Depuis les indépendances des années 1960, la France a maintenu une forte présence militaire en Afrique, souvent justifiée par des accords de coopération visant à lutter contre le terrorisme et à soutenir les gouvernements locaux. Au plus fort de son engagement, l’opération Barkhane, lancée en 2014 pour combattre les groupes djihadistes au Sahel, mobilisait jusqu’à 5 100 soldats. Cependant, cette présence a été progressivement remise en question par des événements récents, notamment des coups d’État au Mali, au Burkina Faso et au Niger, où les nouvelles autorités ont rejeté l’influence française.
Au Tchad, la décision de mettre fin à l’accord de coopération en matière de défense a été annoncée peu après la visite du ministre français des Affaires étrangères, Jean-Noël Barrot. Le gouvernement tchadien a exprimé sa volonté de redéfinir ses relations avec la France, soulignant que le pays est désormais “très jaloux de sa souveraineté” . Environ 1 000 soldats français étaient déployés au Tchad pour soutenir les forces locales dans la lutte contre le terrorisme. La rupture de cet accord marque une perte significative pour Paris, qui considérait le Tchad comme un allié stratégique dans la région.
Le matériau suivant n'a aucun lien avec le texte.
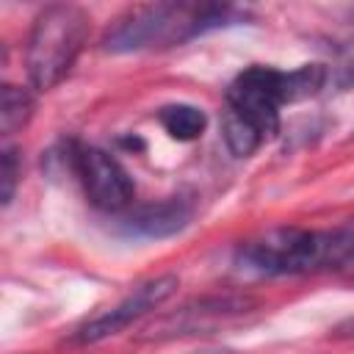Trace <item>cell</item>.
<instances>
[{"instance_id": "5b68a950", "label": "cell", "mask_w": 354, "mask_h": 354, "mask_svg": "<svg viewBox=\"0 0 354 354\" xmlns=\"http://www.w3.org/2000/svg\"><path fill=\"white\" fill-rule=\"evenodd\" d=\"M282 105H285V72L271 66H249L227 88V108L254 122L263 130V136L277 133Z\"/></svg>"}, {"instance_id": "5bb4252c", "label": "cell", "mask_w": 354, "mask_h": 354, "mask_svg": "<svg viewBox=\"0 0 354 354\" xmlns=\"http://www.w3.org/2000/svg\"><path fill=\"white\" fill-rule=\"evenodd\" d=\"M337 271H343L346 277H351V279H354V243H351V249L346 252V257L340 260V266H337Z\"/></svg>"}, {"instance_id": "9c48e42d", "label": "cell", "mask_w": 354, "mask_h": 354, "mask_svg": "<svg viewBox=\"0 0 354 354\" xmlns=\"http://www.w3.org/2000/svg\"><path fill=\"white\" fill-rule=\"evenodd\" d=\"M158 119L163 124V130L177 138V141H194L205 133L207 127V116L202 108L188 105V102H174V105H163L158 111Z\"/></svg>"}, {"instance_id": "7c38bea8", "label": "cell", "mask_w": 354, "mask_h": 354, "mask_svg": "<svg viewBox=\"0 0 354 354\" xmlns=\"http://www.w3.org/2000/svg\"><path fill=\"white\" fill-rule=\"evenodd\" d=\"M326 80V72L321 64H307L296 72H285V102L293 100H304L310 94H315Z\"/></svg>"}, {"instance_id": "7a4b0ae2", "label": "cell", "mask_w": 354, "mask_h": 354, "mask_svg": "<svg viewBox=\"0 0 354 354\" xmlns=\"http://www.w3.org/2000/svg\"><path fill=\"white\" fill-rule=\"evenodd\" d=\"M354 243L351 230L318 232V230H271L257 241L238 249V266L260 277L304 274L318 268H337Z\"/></svg>"}, {"instance_id": "30bf717a", "label": "cell", "mask_w": 354, "mask_h": 354, "mask_svg": "<svg viewBox=\"0 0 354 354\" xmlns=\"http://www.w3.org/2000/svg\"><path fill=\"white\" fill-rule=\"evenodd\" d=\"M221 136H224V144L227 149L235 155V158H249L260 144H263V130L249 122L243 113L227 108L224 116H221Z\"/></svg>"}, {"instance_id": "52a82bcc", "label": "cell", "mask_w": 354, "mask_h": 354, "mask_svg": "<svg viewBox=\"0 0 354 354\" xmlns=\"http://www.w3.org/2000/svg\"><path fill=\"white\" fill-rule=\"evenodd\" d=\"M180 279L174 274H160L152 277L147 282H141L133 293H127L119 304H113L105 313H97L94 318H88L75 335L72 343H97L102 337H111L116 332H122L124 326H130L133 321H138L141 315L152 313L155 307H160L166 299H171V293L177 290Z\"/></svg>"}, {"instance_id": "6da1fadb", "label": "cell", "mask_w": 354, "mask_h": 354, "mask_svg": "<svg viewBox=\"0 0 354 354\" xmlns=\"http://www.w3.org/2000/svg\"><path fill=\"white\" fill-rule=\"evenodd\" d=\"M238 14L230 6L155 3L124 14L102 39L108 53H136L144 47H169L194 39L218 25H230Z\"/></svg>"}, {"instance_id": "3957f363", "label": "cell", "mask_w": 354, "mask_h": 354, "mask_svg": "<svg viewBox=\"0 0 354 354\" xmlns=\"http://www.w3.org/2000/svg\"><path fill=\"white\" fill-rule=\"evenodd\" d=\"M88 39V17L83 8L69 3L47 6L28 36L25 66L36 91H50L72 69Z\"/></svg>"}, {"instance_id": "8992f818", "label": "cell", "mask_w": 354, "mask_h": 354, "mask_svg": "<svg viewBox=\"0 0 354 354\" xmlns=\"http://www.w3.org/2000/svg\"><path fill=\"white\" fill-rule=\"evenodd\" d=\"M72 169L83 183L88 202L105 213L124 210L133 199V180L124 166L100 147H75Z\"/></svg>"}, {"instance_id": "9a60e30c", "label": "cell", "mask_w": 354, "mask_h": 354, "mask_svg": "<svg viewBox=\"0 0 354 354\" xmlns=\"http://www.w3.org/2000/svg\"><path fill=\"white\" fill-rule=\"evenodd\" d=\"M191 354H235V351L224 348V346H207V348H199V351H191Z\"/></svg>"}, {"instance_id": "4fadbf2b", "label": "cell", "mask_w": 354, "mask_h": 354, "mask_svg": "<svg viewBox=\"0 0 354 354\" xmlns=\"http://www.w3.org/2000/svg\"><path fill=\"white\" fill-rule=\"evenodd\" d=\"M19 152L14 147H6L3 149V158H0V196H3V205L11 202L14 191H17V180H19Z\"/></svg>"}, {"instance_id": "ba28073f", "label": "cell", "mask_w": 354, "mask_h": 354, "mask_svg": "<svg viewBox=\"0 0 354 354\" xmlns=\"http://www.w3.org/2000/svg\"><path fill=\"white\" fill-rule=\"evenodd\" d=\"M191 216H194V199L177 194L163 202L138 207L127 218V227H130V232L144 235V238H166V235L180 232L191 221Z\"/></svg>"}, {"instance_id": "277c9868", "label": "cell", "mask_w": 354, "mask_h": 354, "mask_svg": "<svg viewBox=\"0 0 354 354\" xmlns=\"http://www.w3.org/2000/svg\"><path fill=\"white\" fill-rule=\"evenodd\" d=\"M254 307H257V301L249 296H205V299L188 301L171 313L158 315L138 332V340L160 343V340H174V337L210 335V332H218V329L246 318L249 313H254Z\"/></svg>"}, {"instance_id": "8fae6325", "label": "cell", "mask_w": 354, "mask_h": 354, "mask_svg": "<svg viewBox=\"0 0 354 354\" xmlns=\"http://www.w3.org/2000/svg\"><path fill=\"white\" fill-rule=\"evenodd\" d=\"M30 116H33L30 91L22 88V86L6 83L3 86V97H0V130H3V136H11L19 127H25Z\"/></svg>"}]
</instances>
Au Sénégal, le nouveau président Bassirou Diomaye Faye a également exprimé son désir de voir les troupes françaises quitter le pays. Il a déclaré que “la souveraineté ne s’accommode pas de la présence de bases militaires” . Actuellement, environ 350 militaires français sont stationnés au Sénégal. Faye a insisté sur la nécessité d’établir des partenariats dépourvus de dimensions militaires, se tournant vers d’autres puissances comme la Chine pour renforcer les relations économiques sans impliquer une présence militaire directe .

Ces décisions s’inscrivent dans un contexte plus large où plusieurs pays africains cherchent à réduire l’influence française sur leurs territoires. Après le Mali, le Burkina Faso et le Niger, le Sénégal et le Tchad rejoignent cette tendance croissante qui remet en question les bases historiques de la coopération militaire avec Paris. Les sentiments anti-français se sont intensifiés ces dernières années, alimentés par des perceptions d’ingérence et d’échec dans la lutte contre le terrorisme . La France perd ainsi son dernier point d’ancrage militaire significatif au Sahel. Ce retrait pourrait créer un vide sécuritaire dans une région déjà instable, où des groupes djihadistes continuent d’opérer . Les gouvernements tchadien et sénégalais affirment qu’ils ne souhaitent pas rompre complètement leurs relations avec la France, mais ils insistent sur une révision fondamentale des termes de cette coopération .
Le retrait français ouvre également la voie à d’autres acteurs internationaux qui cherchent à accroître leur influence en Afrique. La Russie et la Chine sont déjà présentes sur le continent et pourraient profiter de ce désengagement. La Russie, par exemple, a établi des relations militaires avec plusieurs pays africains en offrant un soutien sans conditions similaires à celles imposées par Paris. Cette dynamique pourrait transformer le paysage géopolitique africain.
Face à cette situation, la France doit repenser sa stratégie en Afrique. Le rapport récemment remis par Jean-Marie Bockel au président Emmanuel Macron préconise une réduction significative des effectifs militaires français sur le continent. Ce rapport suggère que les bases militaires françaises devraient être redimensionnées pour refléter une approche moins visible et plus respectueuse de la souveraineté nationale des pays partenaires. La France doit également faire face à une image ternie par son passé colonial et ses interventions militaires perçues comme inefficaces. La nécessité d’une approche plus collaborative et moins interventionniste est devenue évidente pour maintenir des relations saines avec ses anciennes colonies.
Le retrait des troupes françaises du Sénégal et du Tchad représente non seulement un échec pour la diplomatie française mais aussi un appel à repenser les relations entre l’ancienne puissance coloniale et ses anciennes colonies. Alors que ces pays cherchent à renforcer leur souveraineté nationale face à une présence militaire jugée intrusive, d’autres puissances comme la Russie et la Chine sont prêtes à combler le vide laissé par Paris. La situation actuelle pose donc une question cruciale : comment la France peut-elle redéfinir ses relations avec l’Afrique tout en respectant les aspirations souveraines des nations africaines ? Le chemin vers une coopération renouvelée nécessitera non seulement une écoute attentive mais aussi un engagement sincère à construire des partenariats équitables basés sur le respect mutuel.